The emergency department (ED) nurse triages a client with suspected bacterial meningitis. The nurse plans on assessing the client for Kernig's sign. The nurse understands that this sign is positive when the client?
- A. Reports pain when the knee is extended and the hip flexed.
- B. Has a stiff neck when the neck is flexed towards the chest.
- C. Forearm spasms when a blood pressure cuff is inflated on the upper arm.
- D. Reports pain in the calf when the foot is dorsiflexed.
Correct Answer: A
Rationale: Kernig's sign is positive when hip flexion with knee extension causes pain, indicating meningitis.

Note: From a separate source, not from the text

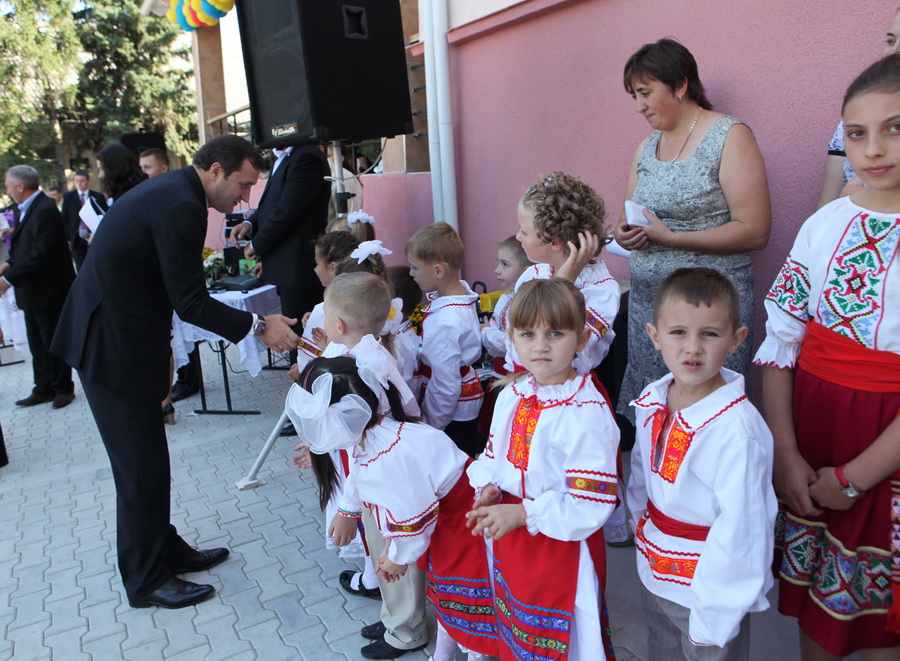 Prim-ministrul Vlad FILAT a participat astăzi la ceremonia de inaugurare a blocului nou al Gimnaziului din satul Todereşti, r-nul Anenii Noi | Comunicate de presă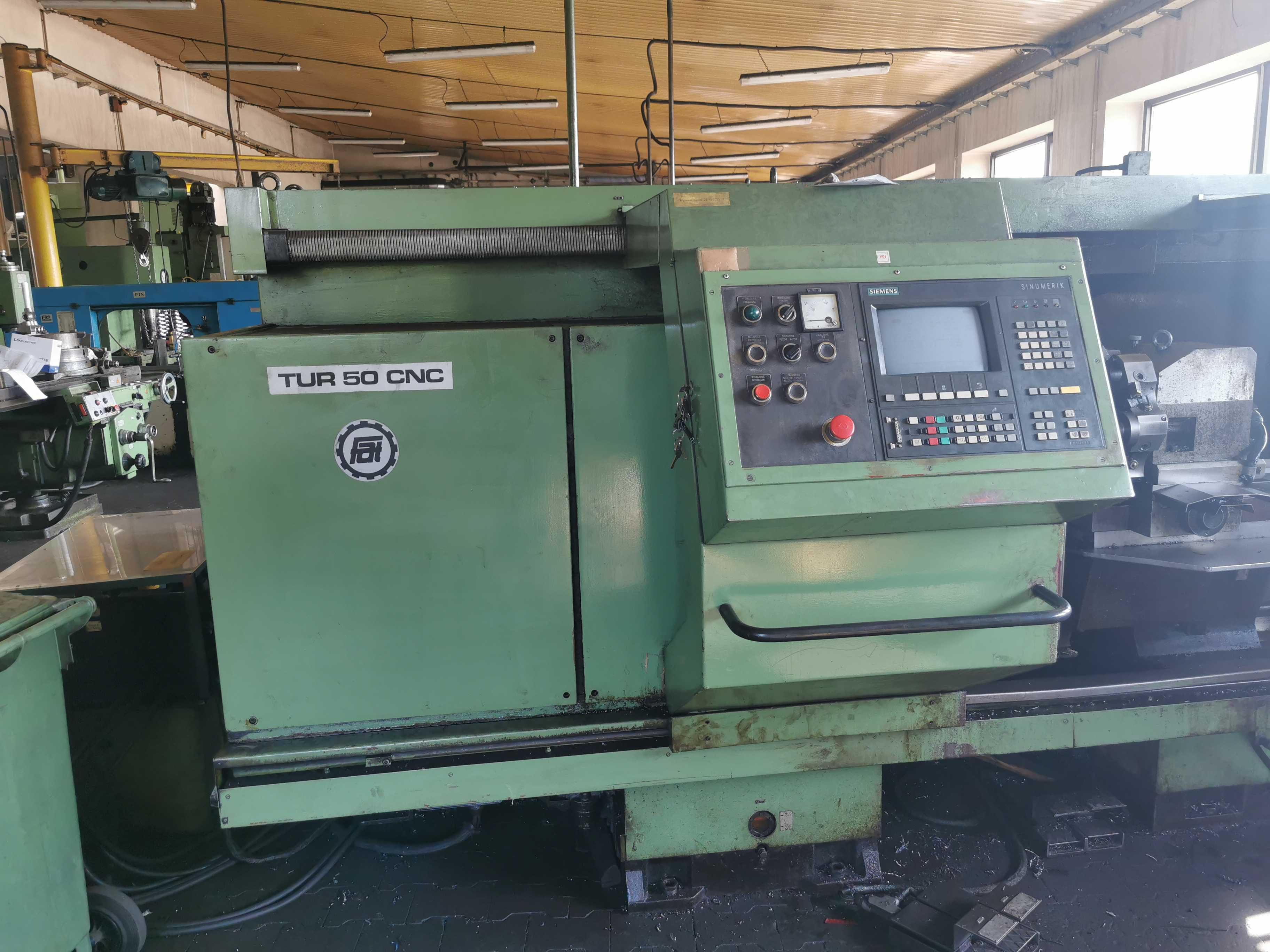 Tokarka TUR 50CNC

The nurse is observing a client with epilepsy have a sudden loss of muscle tone that lasts for a few seconds. The nurse is correct in identifying this as which of the following?
- A. Atonic seizure
- B. Tonic-clonic seizure
- C. Absence seizure
- D. Complex partial seizure
Correct Answer: A
Rationale: Atonic seizures involve a sudden loss of muscle tone, often causing falls.
The nurse is evaluating a patient's response to peripheral pain. Which technique should the nurse use to perform this evaluation?
- A. Pressure on the patient's mid-back
- B. Sternal rub
- C. Squeezing the sternocleidomastoid muscle
- D. Pressing on the patient's nail bed
Correct Answer: D
Rationale: Nail bed pressure is a standard technique to assess peripheral pain response.